#### [TEXT]
○ ○ ○ ○

Title: Walt Whitman to Sarah A. Tooley (?), 11 July 1887
Date: July 11, 1887
Whitman Archive ID: med.00802
Source: Miller derives his transcription from a manuscript that was once part of the collection of the Carl H. Pforzheimer Library. The transcription presented here is derived from Walt Whitman, The Correspondence, ed. Edwin Haviland Miller (New York: New York University Press, 1961–1977), 4:108. For a description of the editorial rationale behind our treatment of the correspondence, see our statement of editorial policy.
Contributors to digital file: Ryan Furlong, Stefan Schöberlein, Caterina Bernardini, and Stephanie Blalock
Camden New Jersey
U S America1
July 11 '87
I do not object to your quoting the lines within mention'd & hereby give permission—
Walt Whitman
Correspondent:
Sarah Anne Southall Tooley
(1857–1946) was born in Staffordshire and took classes in literature at
London University College. After her 1882 marriage to the minister George W.

○ ○ ○ ○

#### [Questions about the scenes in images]
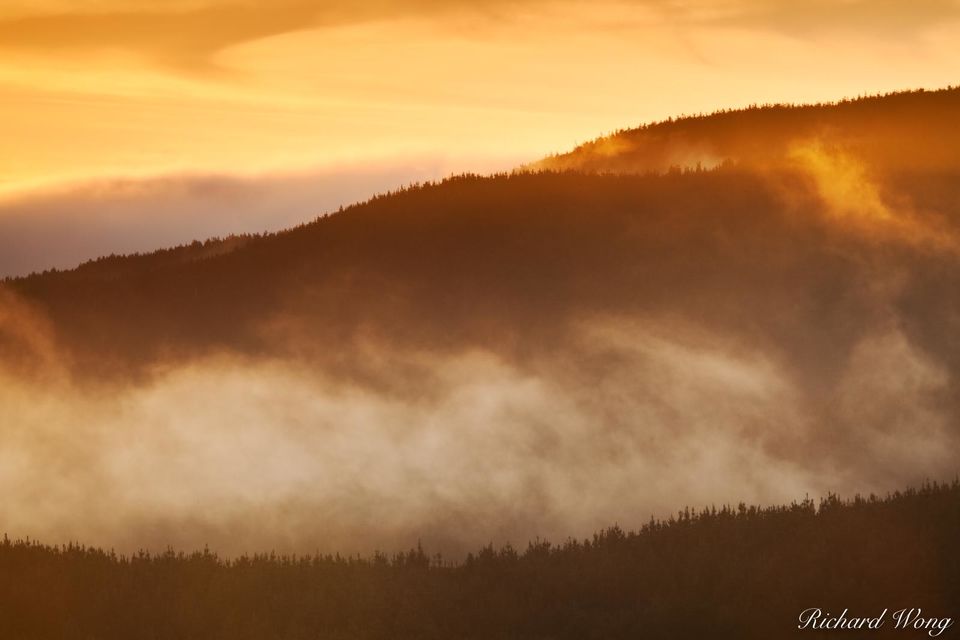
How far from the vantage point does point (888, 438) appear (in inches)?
1053

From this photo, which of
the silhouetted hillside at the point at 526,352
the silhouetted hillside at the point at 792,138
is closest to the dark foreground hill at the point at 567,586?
the silhouetted hillside at the point at 526,352

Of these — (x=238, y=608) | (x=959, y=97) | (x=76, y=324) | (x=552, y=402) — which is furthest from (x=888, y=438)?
(x=76, y=324)

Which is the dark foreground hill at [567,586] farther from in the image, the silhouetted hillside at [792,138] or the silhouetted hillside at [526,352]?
the silhouetted hillside at [792,138]

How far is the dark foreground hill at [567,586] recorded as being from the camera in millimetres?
11281

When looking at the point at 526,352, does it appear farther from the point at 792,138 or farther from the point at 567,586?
the point at 567,586

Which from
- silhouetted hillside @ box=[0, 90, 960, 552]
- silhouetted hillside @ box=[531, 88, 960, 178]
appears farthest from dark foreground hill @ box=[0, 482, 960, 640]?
silhouetted hillside @ box=[531, 88, 960, 178]

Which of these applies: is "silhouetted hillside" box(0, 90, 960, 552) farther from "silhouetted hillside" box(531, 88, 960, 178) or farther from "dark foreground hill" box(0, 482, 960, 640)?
"dark foreground hill" box(0, 482, 960, 640)

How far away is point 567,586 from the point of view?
1260cm

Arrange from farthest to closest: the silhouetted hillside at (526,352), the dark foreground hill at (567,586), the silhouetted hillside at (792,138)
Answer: the silhouetted hillside at (792,138) < the silhouetted hillside at (526,352) < the dark foreground hill at (567,586)

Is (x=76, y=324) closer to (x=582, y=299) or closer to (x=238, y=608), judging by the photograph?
(x=582, y=299)

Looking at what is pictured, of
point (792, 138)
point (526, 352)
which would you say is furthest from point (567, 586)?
point (792, 138)

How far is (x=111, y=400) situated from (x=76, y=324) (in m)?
4.08

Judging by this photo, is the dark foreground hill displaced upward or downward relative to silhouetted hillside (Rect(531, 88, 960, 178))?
downward

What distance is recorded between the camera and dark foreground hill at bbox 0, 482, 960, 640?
11281mm
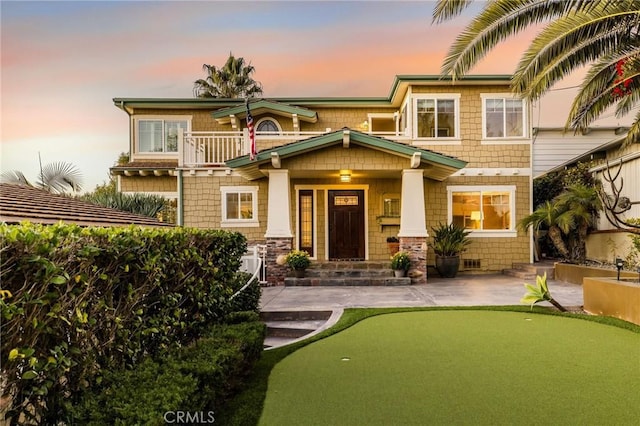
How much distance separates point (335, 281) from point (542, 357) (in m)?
6.89

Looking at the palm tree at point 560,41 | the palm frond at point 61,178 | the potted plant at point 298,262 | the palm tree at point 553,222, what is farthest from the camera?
the palm frond at point 61,178

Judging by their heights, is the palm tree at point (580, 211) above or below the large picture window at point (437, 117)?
below

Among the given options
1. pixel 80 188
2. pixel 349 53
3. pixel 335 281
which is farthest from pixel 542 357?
pixel 80 188

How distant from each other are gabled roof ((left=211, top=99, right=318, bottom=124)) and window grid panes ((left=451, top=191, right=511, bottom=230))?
613 centimetres

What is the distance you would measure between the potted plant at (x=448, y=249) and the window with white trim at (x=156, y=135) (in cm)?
1081

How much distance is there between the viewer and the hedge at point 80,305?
6.73ft

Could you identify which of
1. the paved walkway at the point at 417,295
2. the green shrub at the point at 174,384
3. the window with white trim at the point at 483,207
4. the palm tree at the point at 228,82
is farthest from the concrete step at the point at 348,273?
the palm tree at the point at 228,82

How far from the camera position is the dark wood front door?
14.0 meters

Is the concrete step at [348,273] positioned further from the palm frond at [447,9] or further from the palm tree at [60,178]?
the palm tree at [60,178]

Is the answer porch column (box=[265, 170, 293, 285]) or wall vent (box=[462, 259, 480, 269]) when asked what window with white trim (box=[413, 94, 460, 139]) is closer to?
wall vent (box=[462, 259, 480, 269])

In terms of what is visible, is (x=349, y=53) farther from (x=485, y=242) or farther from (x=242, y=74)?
(x=242, y=74)

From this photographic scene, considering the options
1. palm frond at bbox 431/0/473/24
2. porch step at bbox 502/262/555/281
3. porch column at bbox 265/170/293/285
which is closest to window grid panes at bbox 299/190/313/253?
porch column at bbox 265/170/293/285

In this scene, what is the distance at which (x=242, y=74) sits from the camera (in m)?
29.5

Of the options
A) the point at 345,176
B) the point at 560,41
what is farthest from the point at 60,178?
the point at 560,41
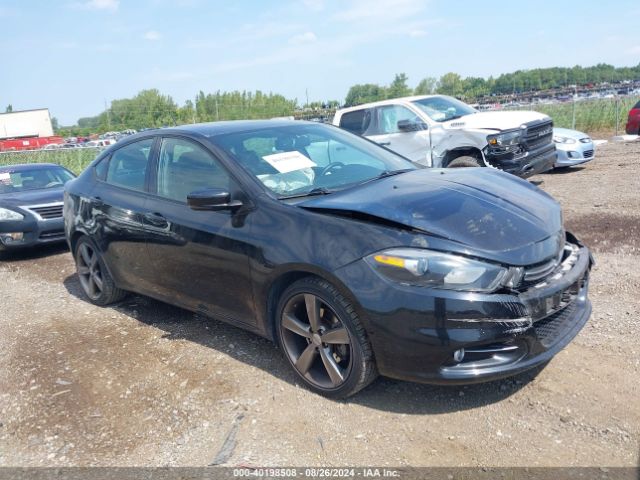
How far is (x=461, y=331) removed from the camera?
9.33ft

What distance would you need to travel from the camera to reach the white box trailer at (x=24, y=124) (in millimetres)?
59594

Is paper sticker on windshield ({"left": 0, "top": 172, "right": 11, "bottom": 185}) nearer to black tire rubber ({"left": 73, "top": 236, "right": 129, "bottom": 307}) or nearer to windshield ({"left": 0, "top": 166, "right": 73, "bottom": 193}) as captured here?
windshield ({"left": 0, "top": 166, "right": 73, "bottom": 193})

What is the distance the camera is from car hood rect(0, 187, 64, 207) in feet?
26.9

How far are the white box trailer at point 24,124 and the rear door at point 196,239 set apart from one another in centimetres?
6363

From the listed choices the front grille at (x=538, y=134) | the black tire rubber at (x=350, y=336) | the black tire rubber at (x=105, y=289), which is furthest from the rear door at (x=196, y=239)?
the front grille at (x=538, y=134)

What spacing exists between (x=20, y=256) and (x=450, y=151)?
22.8 feet

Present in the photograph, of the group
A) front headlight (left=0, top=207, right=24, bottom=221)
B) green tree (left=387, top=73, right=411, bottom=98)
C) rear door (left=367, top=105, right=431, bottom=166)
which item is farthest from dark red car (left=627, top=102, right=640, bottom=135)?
green tree (left=387, top=73, right=411, bottom=98)

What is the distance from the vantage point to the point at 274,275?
3.46 metres

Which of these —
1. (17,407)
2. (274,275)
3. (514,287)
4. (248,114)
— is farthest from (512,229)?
(248,114)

○ ○ ○ ○

#### [WORK REQUIRED]
Can you reproduce the full Whitman letter text verbatim? The rows have no part in this.

#### [FULL ANSWER]
Title: Walt Whitman to Sarah A. Tooley (?), 11 July 1887
Date: July 11, 1887
Whitman Archive ID: med.00802
Source: Miller derives his transcription from a manuscript that was once part of the collection of the Carl H. Pforzheimer Library. The transcription presented here is derived from Walt Whitman, The Correspondence, ed. Edwin Haviland Miller (New York: New York University Press, 1961–1977), 4:108. For a description of the editorial rationale behind our treatment of the correspondence, see our statement of editorial policy.
Contributors to digital file: Ryan Furlong, Stefan Schöberlein, Caterina Bernardini, and Stephanie Blalock
Camden New Jersey
U S America1
July 11 '87
I do not object to your quoting the lines within mention'd & hereby give permission—
Walt Whitman
Correspondent:
Sarah Anne Southall Tooley
(1857–1946) was born in Staffordshire and took classes in literature at
London University College. After her 1882 marriage to the minister George W.